Could you print, exactly and without pictures, only the lines from the one with "Iris y Barry" through the end of the records below?

◇ ◇ ◇ ◇

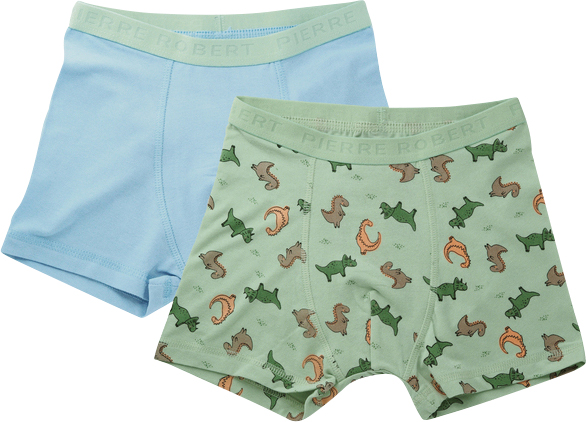 Cotton Boxer Kids Boy X2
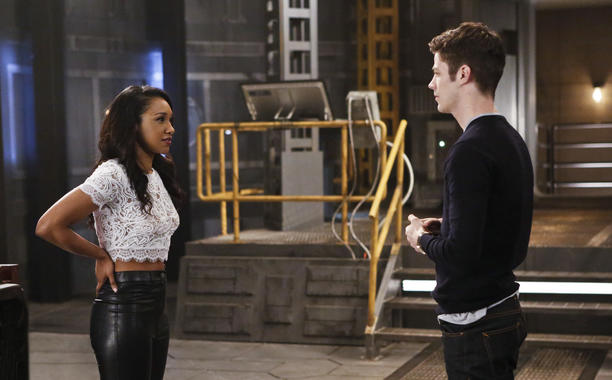 'The Flash': Nuevos personajes y poderes en la temporada 3 3 The Flash - Iris y Barry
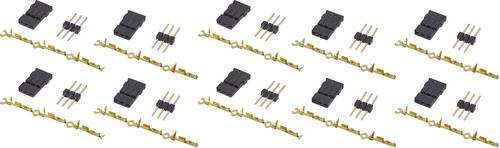 Servo-Stecker Deluxe lose JR 10St.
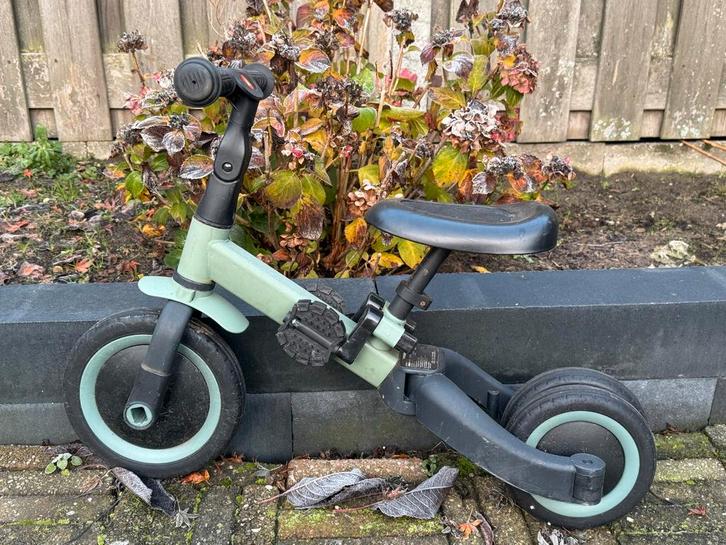 Loopfiets & Driewieler - 2 in 1!, Kinderen en Baby's, Speelgoed | Buiten | Voertuigen en Loopfietsen, Gebruikt, Loopfiets, Ophalen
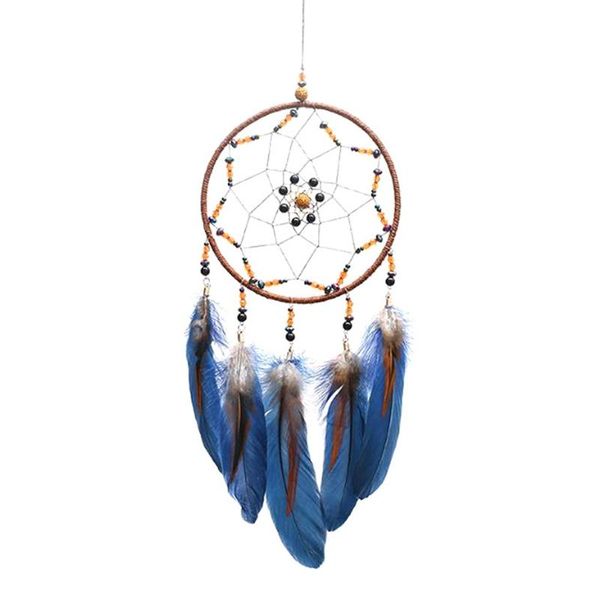 handmade dream catcher net with feathers wall hanging dreamcatcher craft gift christmas decoration for home- 50cm
handmade dream catcher net with feathers wall hanging dreamcatcher craft gift christmas decoration for home- 50cm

◇ ◇ ◇ ◇

**Answer space**
 'The Flash': Nuevos personajes y poderes en la temporada 3 3 The Flash - Iris y Barry
 Servo-Stecker Deluxe lose JR 10St.
 Loopfiets & Driewieler - 2 in 1!, Kinderen en Baby's, Speelgoed | Buiten | Voertuigen en Loopfietsen, Gebruikt, Loopfiets, Ophalen
 handmade dream catcher net with feathers wall hanging dreamcatcher craft gift christmas decoration for home- 50cm
handmade dream catcher net with feathers wall hanging dreamcatcher craft gift christmas decoration for home- 50cm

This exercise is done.